Upon finishing the very first outing in the hidden object point and click Grim Legends adventure series, The Forsaken Bride, I was impressed by the variety of the mini-games and way the developers, Artifex Mundi captured the look and feel of a fairytale world. Then things took as slight dip with a fairly bland setting, accompanied by god awful voice acting, in Song of the Dark Swan. Now, the Grim Legends trilogy reaches its climax with The Dark City arriving on Xbox One, but does it deliver a delightfully dark story to remember, or should Artifex have put an end to the series already?
Grim Legends 3: The Dark City places you in the role of Sylvia, a member of The Order – a group of individuals sworn to protect the world from monsters. Someone’s planning an elaborate ploy to unleash a hellish creature known as the Koshmaar by stealing the powerful artifact that binds it, the Incarceri Stone. With the stone successfully taken, the race is on to track it down and retrieve it with the help of mentor, Solomon. The person responsible for the theft seems familiar, but Sylvia’s memory is still rather fuzzy after an accident that occurred a year before so she’s not sure why. All is not as it seems, as she’ll discover.

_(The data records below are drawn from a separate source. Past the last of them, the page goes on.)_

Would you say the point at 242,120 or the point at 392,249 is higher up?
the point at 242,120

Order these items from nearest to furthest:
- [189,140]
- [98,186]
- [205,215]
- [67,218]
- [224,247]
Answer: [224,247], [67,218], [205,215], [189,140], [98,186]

The story itself is perhaps one of the most interesting found across the many Artifex Mundi titles, featuring characters who possess a bit of an Assassin’s Creed vibe; glorious hooded attires, rooftop antics, and a devotion to keeping artifacts safe. The Koshmaar isn’t the only monstrous beast present either as there are others that take over the bodies of humans, the Maskwraiths, which are very cool in terms of their design. It’s a really intriguing and fascinating, albeit creepy, world to be in.
As usual, the majority of progression through each chapter comes from obtaining useful items dotted around the place – earnt by solving mini-games, completing hidden object scenes etc. A lot of emphasis has been put on merging items in the inventory this time too, occasionally having to combine a few things picked up in order to construct what’s needed to advance.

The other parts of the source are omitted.